Holmgren also cites Bookchin and Social Ecology as an important influence and a bridge from Anarchism, to the distinctive Permaculture position of not wanting to fight against the world we don’t want, but rather directly creating the world we do want. Holmgren went on to say that Permaculture “was informed by a radical political view [that] was never cast as being anarchism, but mostly [fitted] into the framework of anarchism.”
I recently discovered that Bill Mollison visited the Institute for Social Ecology and met Bookchin; a conversation which sadly doesn’t seem to have been recorded.
It’s not contentious to adduce ‘Mutual Aid’ or even ‘Fields, Factories and Workshops’, as an influence, Bob Flowerdew did as much in one of his gardening books.
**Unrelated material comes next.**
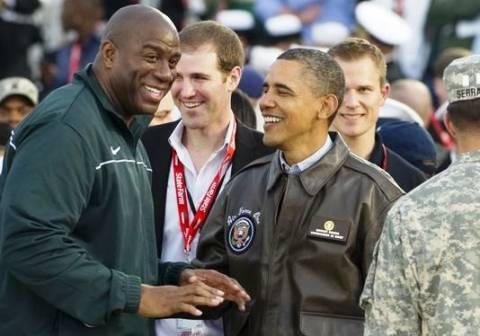 Αυξάνει τα προεκλογικά κεφάλαια ο Ομπάμα με «βοηθό» τον Μάτζικ Τζόνσον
As a guide to revolution, The Conquest of Bread is more problematic. And whereas, as recently as April 2020, Warren Draper’s excellent Freedom article ‘Anarchist Farm: A Revolutionary Feast’ linked Kropotkin, Colin Ward and Permaculture, this was less about crisis and catastrophe than ethics and possibility.
Bookchin’s work is much closer to Permaculture thought than Kropotkin the revolutionary could have been. In the final chapter of The Ecology of Freedom, Bookchin identifies the role of “historic forces” and crises in creating the possibility for social transformation. This is an important link.
For Kropotkin the stimulus was capitalism, and he identified in it the emergence of the new society that would replace it after a revolutionary crisis.
For Permaculture, the crisis is ecological collapse, and its attendant social breakdown, but both proceed from the primacy of meeting human needs in the midst of crises.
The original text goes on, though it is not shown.